Sunday, December 23, 2007

Green Fire

Written September 22, 2006 near a small forest in Pennsylvania:

Sometimes when I go out, standing at the edge of the forest, I feel it. There's a warmth that wells in my chest, just below my sternum.. It's a warmth, the warmth, I think we spend our lives searching for but come upon only rarely. I think it's the warming of completeness, the warmth of entirety.

I feel it when I am truly happy. And when I am sad, my chest feels like an empty cupboard and I seek to fill it with food.

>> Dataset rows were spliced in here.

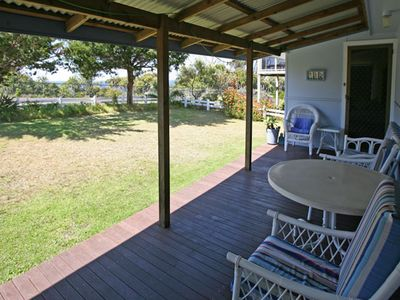 Blue Pool Cottage - Close to Bermagui's Natural Rock Ocean Pool & pets welcome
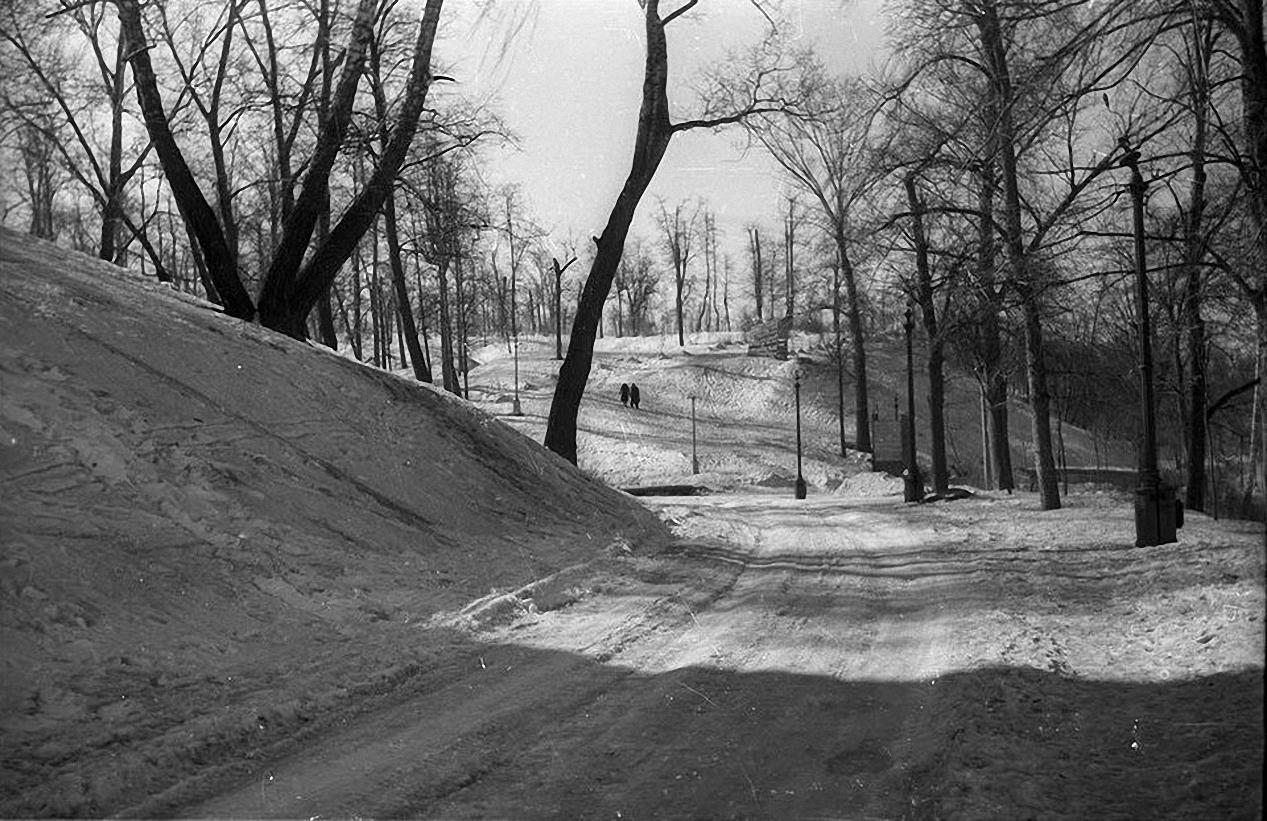 1958. Нескучный сад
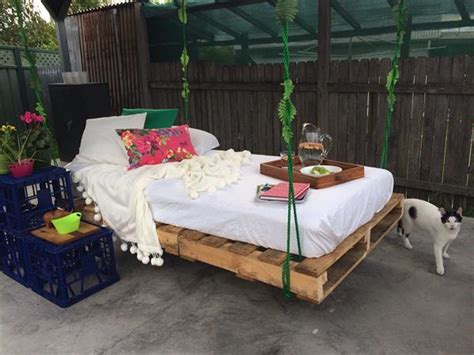 diy pallet swing bed amazing uses old pallets ideas pallets designs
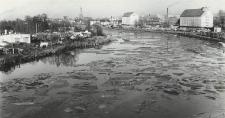 Elbląg (rzeka) ; Port w Elblągu [fotografie]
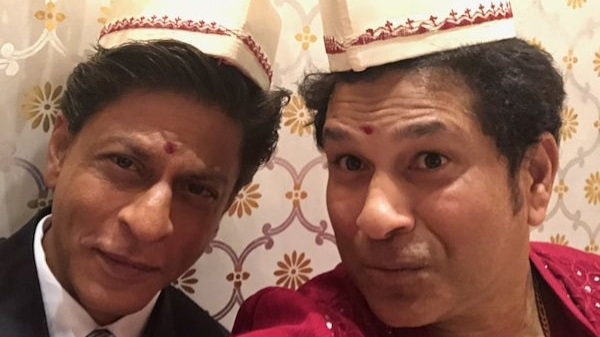 Sachin Tendulkar and Shah Rukh Khan click a selfie together; SRK says he will keep it in his photo album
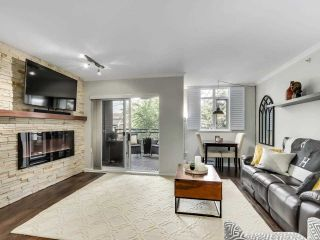 """Photo 2: 201 2665 W BROADWAY in Vancouver: Kitsilano Condo for sale in """"MAGUIRE BUILDING"""" (Vancouver West)  : MLS®# R2580256"""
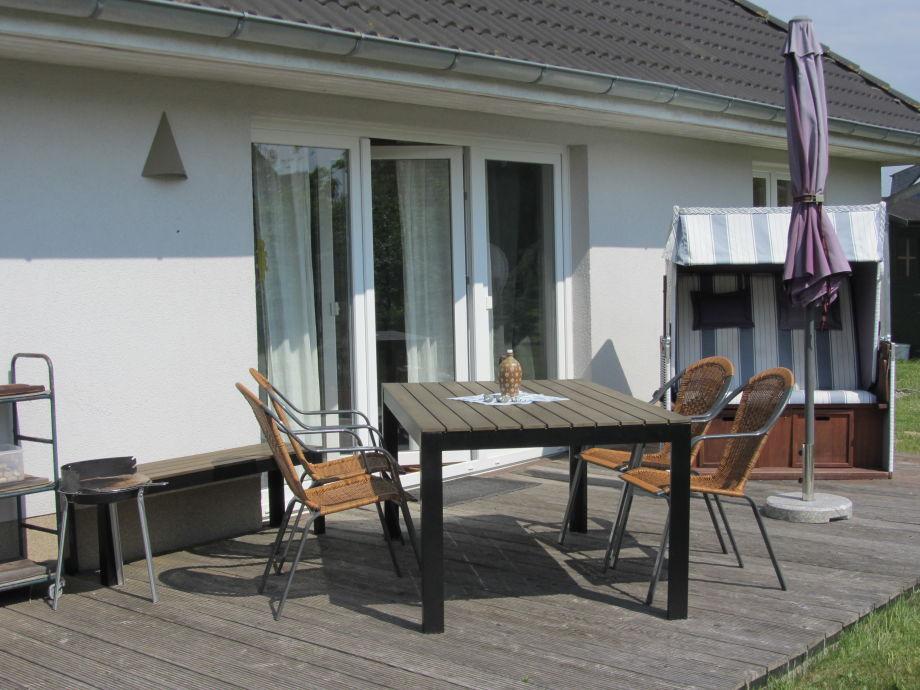 Terrasse Südseite im eigenen Garten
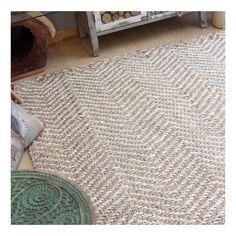 Alfombra natural de yute 100% con un trenzado grueso de 3500 g/m2 en zig-zag. Una alfombra cálida y acogedora de 160 cm de ancho y 240 cm de largo.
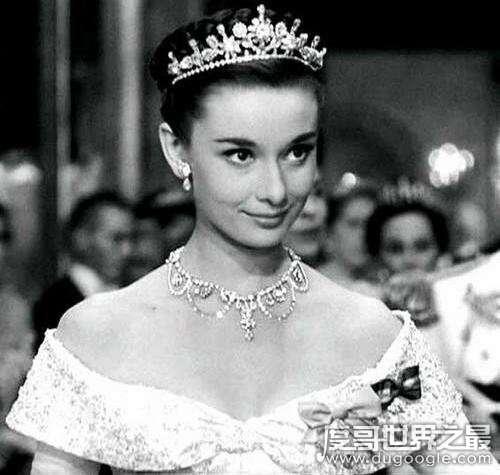 全球最美女性排行榜,奥黛丽赫本是世界最完美女性
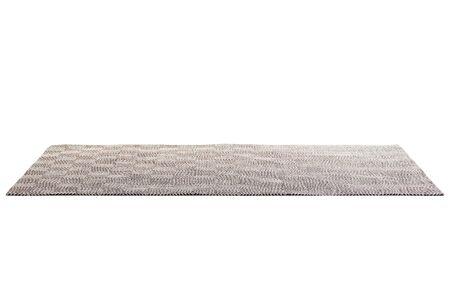 Moderner brauner Teppich mit weißem geometrischem Muster auf weißem Hintergrund mit Schatten. 3D-Rendering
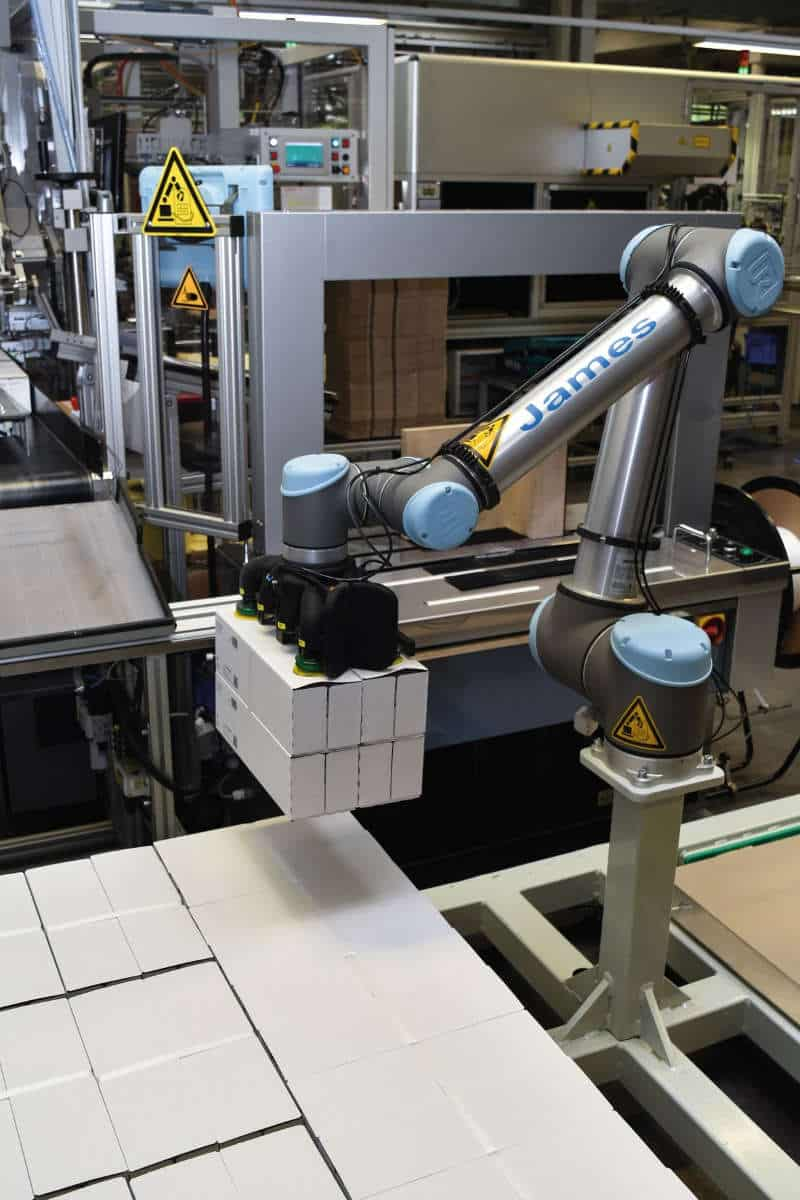 UR-Partner Dahl Automation konzipierte den Sauggreifer für den Roboterarm so, dass er verschieden große Paketbündel flexibel handhaben kann.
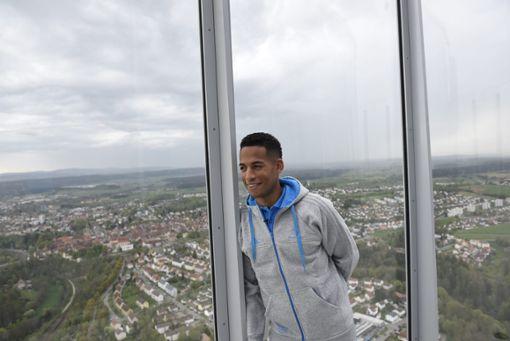 VfB-Star Dennis Aogo begutachtet schonmal die Aussicht vom Rottweiler Test-Turm. Foto: thyssenkrupp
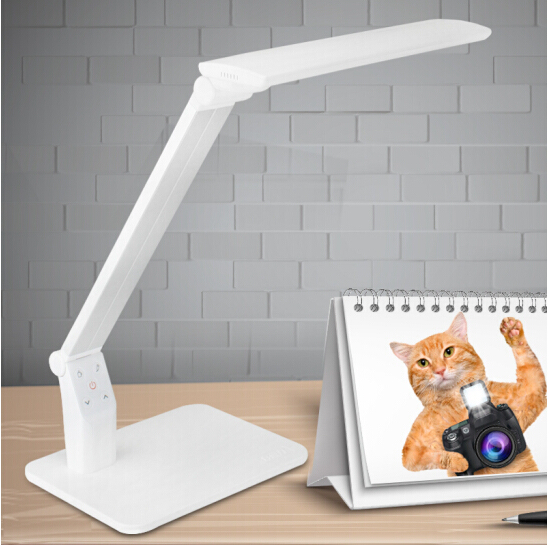 Eye care Dimmable LED Task Light With USB In 5 Color Mode 5 Brightness Change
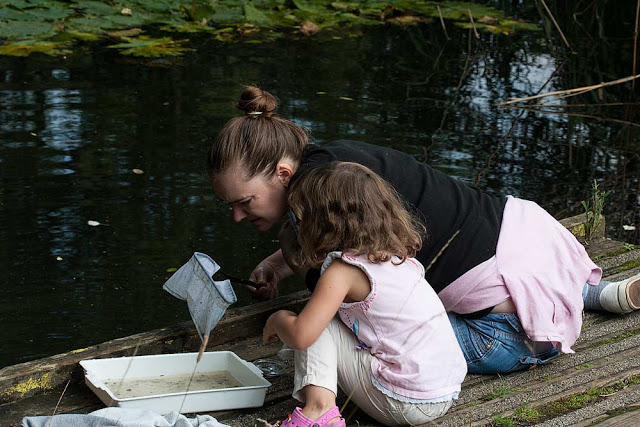 Bo and Zoe Pond dipping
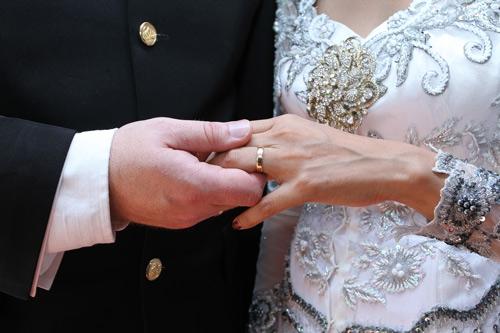 Eine kostenlose spirituelle Hochzeit - doch nur mit teurer Kleidung aus dem Laden des Gurus - 9 Jun 13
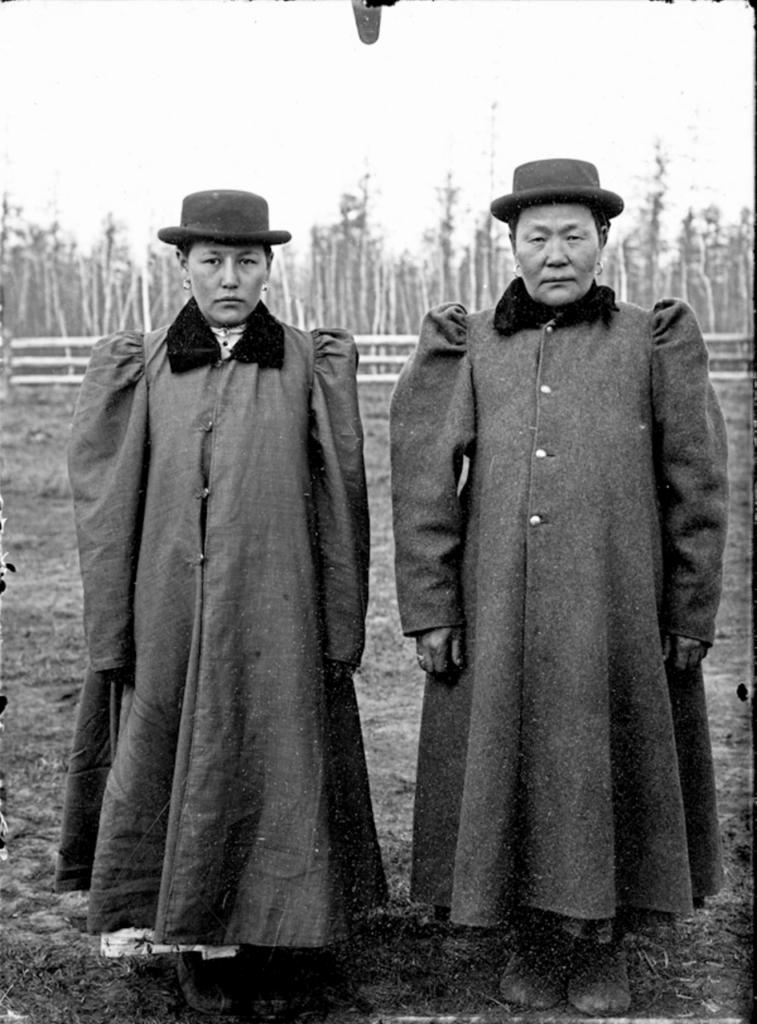 1902_ket_jakut_no_a_hagyomanyostol_eltero_az_akkori_modern_kinai_divatot_koveto_ruhazatban.png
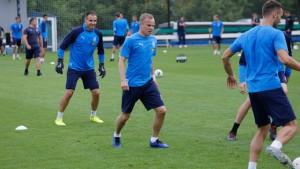Защитник Александр Анюков провел первую тренировку в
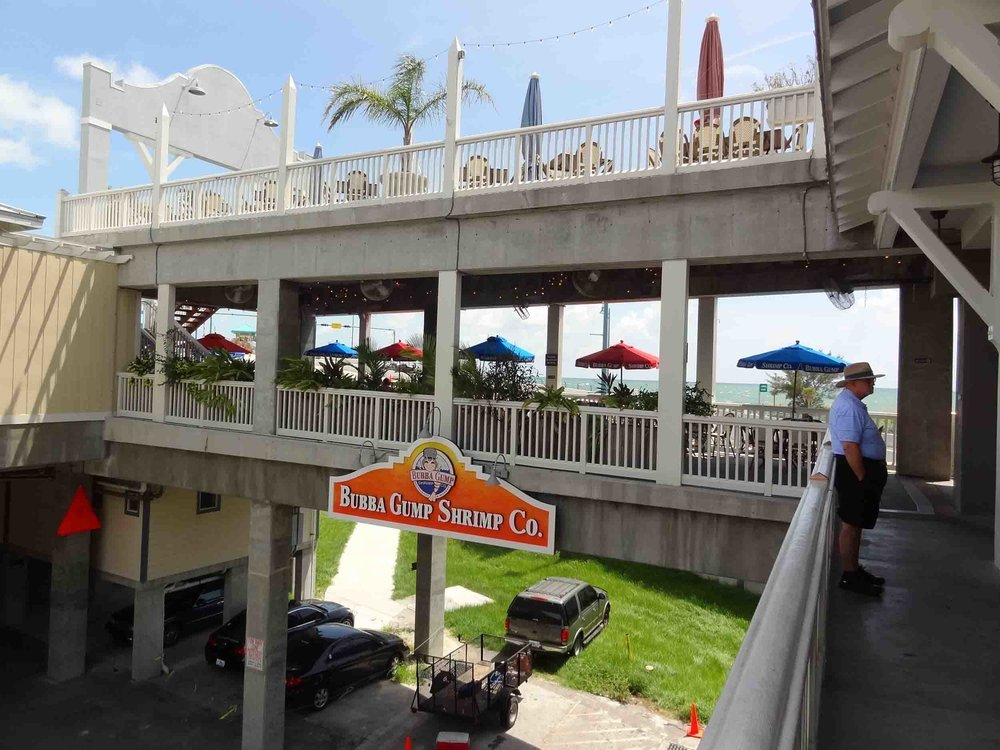 Bubba Gump Shrimp Co Dual Patio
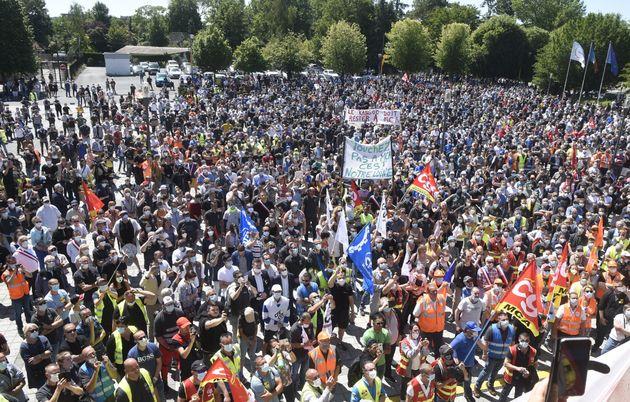 Manifestation d'employés de chez Renault à Maubeuge (Nord), le 30 mai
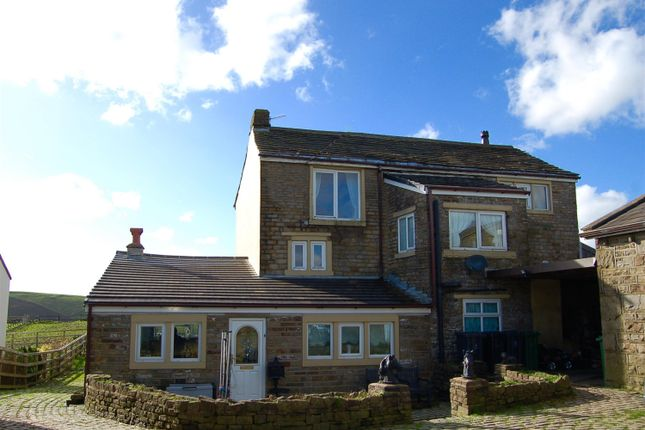 Thumbnail Farmhouse for sale in Quickedge Road, Mossley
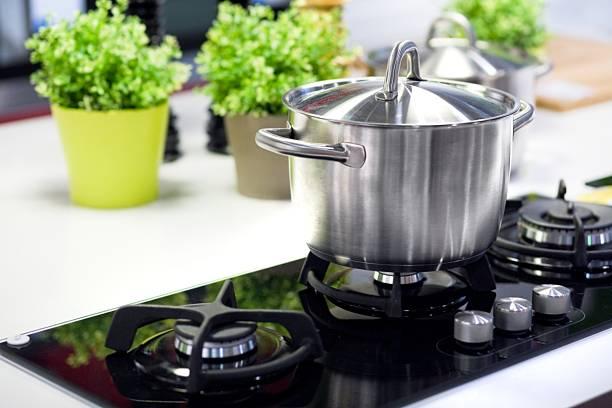 cooking saucepan on stove - hot burner - steelpan pan stockfoto's en -beelden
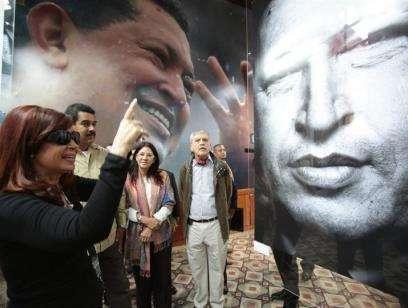 Cristina Fernández visita la tumba de Hugo Chávez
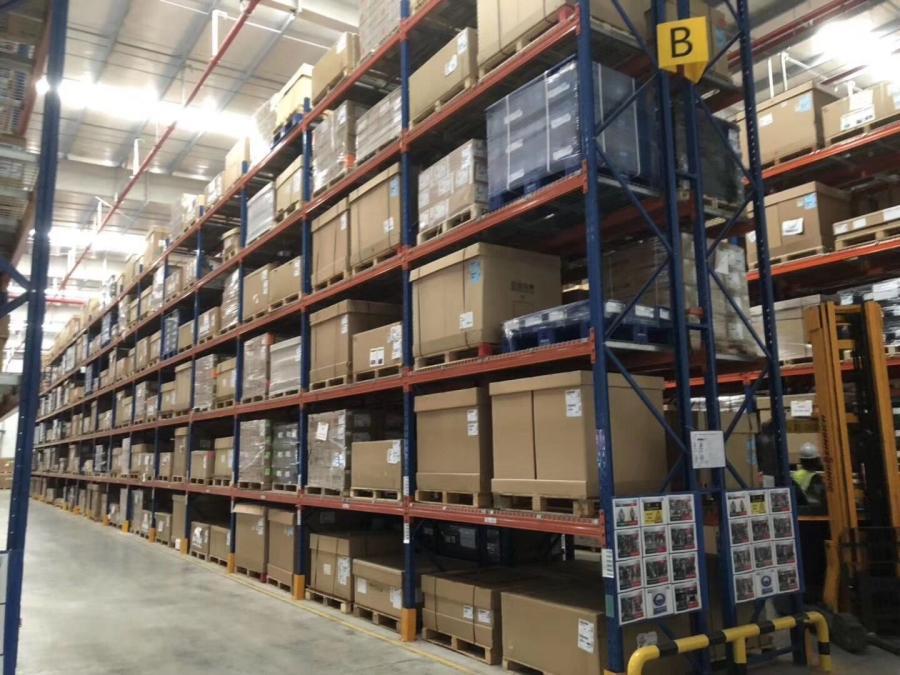 物流行业重型货架应用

Sitting at the edge of the forest, surrounded by the all-encompassing hug of crickets, cardinals singly chirping, at the same time it is both within me as I am in it. It silently accepts me, and if I get quiet enough, sometimes I can hear it marvelling back at me. Our souls lying together in perfect unity on the forest floor.

Many times, though, this energy is dead set on spreading itself from me; it radiates and reverberates in others. It is an offering, complete in all its intricate, innocent beauty.

It is so disconcerting the many times I've set out searching for it, only to feel as if I am running after my own shadow. Sometimes I run so fast I fall and as I'm picking myself up I remember to be patient, stand still, and let it come out of its hiding place.

And it does. It winks at me if I pay enough attention.
"I'm still here," it beckons.

Sometimes it hides in the eyes of others, looking out at me. These days I am happy, we are complete.

I try to live my life with an absolute intention to one day come to see the peace beneath the war we so often delude and lose ourselves in, the busyness we put ourselves through, trying to ignore what we cannot avoid.

I long for the day when we can be open enough as a people to see it in ourselves, to accept it and embrace it. Sometimes when I go out, I can feel the promise.